Это письмо, безусловно рассчитанное на то, чтобы Эразм о нем узнал, содержит угрозу или, даже более того, предостережение. За словами чувствуется, что Лютер, находясь в тяжелом положении, предпочел бы избежать письменного спора, и с обеих сторон выступают друзья-посредники. Как Меланхтон, так и Цвингли пытаются ради евангелического дела еще раз установить мир между Базелем и Виттенбергом, и, похоже, их усилия предвещают успех. Но тут Лютер совершенно неожиданно решает сам обратиться к Эразму.
Но как изменился тон за те несколько лет, когда Лютер написал первое письмо Эразму – с учтивым и сверхучтивым смирением, с низкими поклонами школяра – к «великому человеку»! Понимание всемирно-исторического положения, которое он, Лютер, сейчас занимает, понимание ответственности за свою миссию перед Германией придают его словам теперь пафос звучания бронзы. Что значит теперь для Лютера какой-то враждебно относящийся к нему ученый, если он готов к битве против папы, против императора, против всех сил мира? Он сыт по горло тайными спорами. Он не желает более никакой неопределенности, никаких безразличных частных договоров. «Неопределенные, двусмысленные, нерешительные слова и речи следует начисто выметать железной метлой, гнать их, жестоко трепать, не давать им покоя», Лютеру нужна ясность. В последний раз протягивает он Эразму руку, но на этот раз – руку в железной перчатке.

**Исходные данные**
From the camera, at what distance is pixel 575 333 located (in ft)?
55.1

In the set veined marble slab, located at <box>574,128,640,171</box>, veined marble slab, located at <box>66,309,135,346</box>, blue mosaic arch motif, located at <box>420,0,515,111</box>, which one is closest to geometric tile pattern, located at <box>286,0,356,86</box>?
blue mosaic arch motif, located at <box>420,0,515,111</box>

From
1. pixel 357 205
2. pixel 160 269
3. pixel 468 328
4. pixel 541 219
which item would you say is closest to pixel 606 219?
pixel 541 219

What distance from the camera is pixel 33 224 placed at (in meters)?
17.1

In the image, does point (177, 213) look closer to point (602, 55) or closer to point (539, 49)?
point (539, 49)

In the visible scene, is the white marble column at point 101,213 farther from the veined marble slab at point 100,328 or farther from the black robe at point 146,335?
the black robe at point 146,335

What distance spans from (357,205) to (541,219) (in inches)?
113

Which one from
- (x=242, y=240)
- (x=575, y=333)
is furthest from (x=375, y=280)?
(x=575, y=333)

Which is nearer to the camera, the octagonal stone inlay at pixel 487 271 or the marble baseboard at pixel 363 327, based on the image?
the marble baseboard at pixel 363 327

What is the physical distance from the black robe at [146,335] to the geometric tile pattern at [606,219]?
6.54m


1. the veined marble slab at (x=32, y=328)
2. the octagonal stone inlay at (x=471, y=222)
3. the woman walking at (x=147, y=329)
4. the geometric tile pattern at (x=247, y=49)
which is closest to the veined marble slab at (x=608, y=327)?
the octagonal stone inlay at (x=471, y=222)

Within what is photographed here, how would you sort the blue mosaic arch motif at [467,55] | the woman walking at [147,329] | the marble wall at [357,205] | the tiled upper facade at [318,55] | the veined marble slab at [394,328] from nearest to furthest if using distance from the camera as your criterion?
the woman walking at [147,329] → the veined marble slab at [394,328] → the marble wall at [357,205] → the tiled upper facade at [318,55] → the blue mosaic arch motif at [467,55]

**Набор заданий**
1. Ответьте на вопросы по фрагменту о Лютере и Эразме.
(а) Кто из друзей-посредников пытается установить мир между Базелем и Виттенбергом?
(б) Каким тоном было написано первое письмо Лютера Эразму?
(в) Чем, согласно приведенной цитате Лютера, следует выметать неопределенные слова и речи?
2. Продолжите текст о споре Лютера с Эразмом, начав сразу после его последнего предложения.

**Ответы к заданиям**
1.
(а) Меланхтон и Цвингли.
(б) Оно было написано с учтивым и сверхучтивым смирением, с низкими поклонами школяра.
(в) Железной метлой.

2.
Первые слова звучат еще учтиво и сдержанно: «Я достаточно долго молчал, дорогой господин Эразм, и ждал, что Вы, как более достойный и более старший, чем я, прервете это молчание, но после длительного ожидания любовь побудила меня возобновить с Вами переписку. Во-первых, я ничего не могу сказать Вам по поводу того, что Вы сторонитесь нашего дела и что такое Ваше поведение нравится папистам». Но затем полное презрения внутреннее негодование мощно прорывается, и он пишет своему нерешительному адресату: «Но, видя, что Бог не дал Вам стойкости, мужества и страсти достаточно, чтобы Вы одобрили битву против чудовищности и уверенно перешли на нашу сторону, мы и не хотим требовать от Вас того, что выше Ваших сил… Но в то же время я предпочел бы, чтоб Вы хотя бы не вмешивались в наше дело, ибо хотя Вы в своем положении и со своим красноречием могли бы достичь очень многого, но, поскольку Ваше сердце не с нами, было бы лучше, если бы Вы служили Богу лишь тем талантом, который он Вам отпустил». Он сожалеет о слабости Эразма, его сдержанности, но в заключение, однако, с его пера срываются решающие слова – важность дела, за которое борется Лютер, огромна, Эразму же это дело далеко, и ему, Лютеру, не страшно, если Эразм теперь нападет на него и, еще того меньше, если оскорбит или в чем-нибудь уязвит. Властно, почти как приказ, звучат слова, которыми Лютер предлагает Эразму «воздержаться от всяких колкостей, от риторических и иносказательных речей» и лучше всего «остаться только зрителем нашей трагедии», не присоединяться к противникам Лютера. Эразм не должен нападать на него в своих сочинениях, так же как он, Лютер, со своей стороны ничего против него предпринимать не будет: «Довольно терзать друг друга ссорами и раздорами, хватит изматывать друг друга».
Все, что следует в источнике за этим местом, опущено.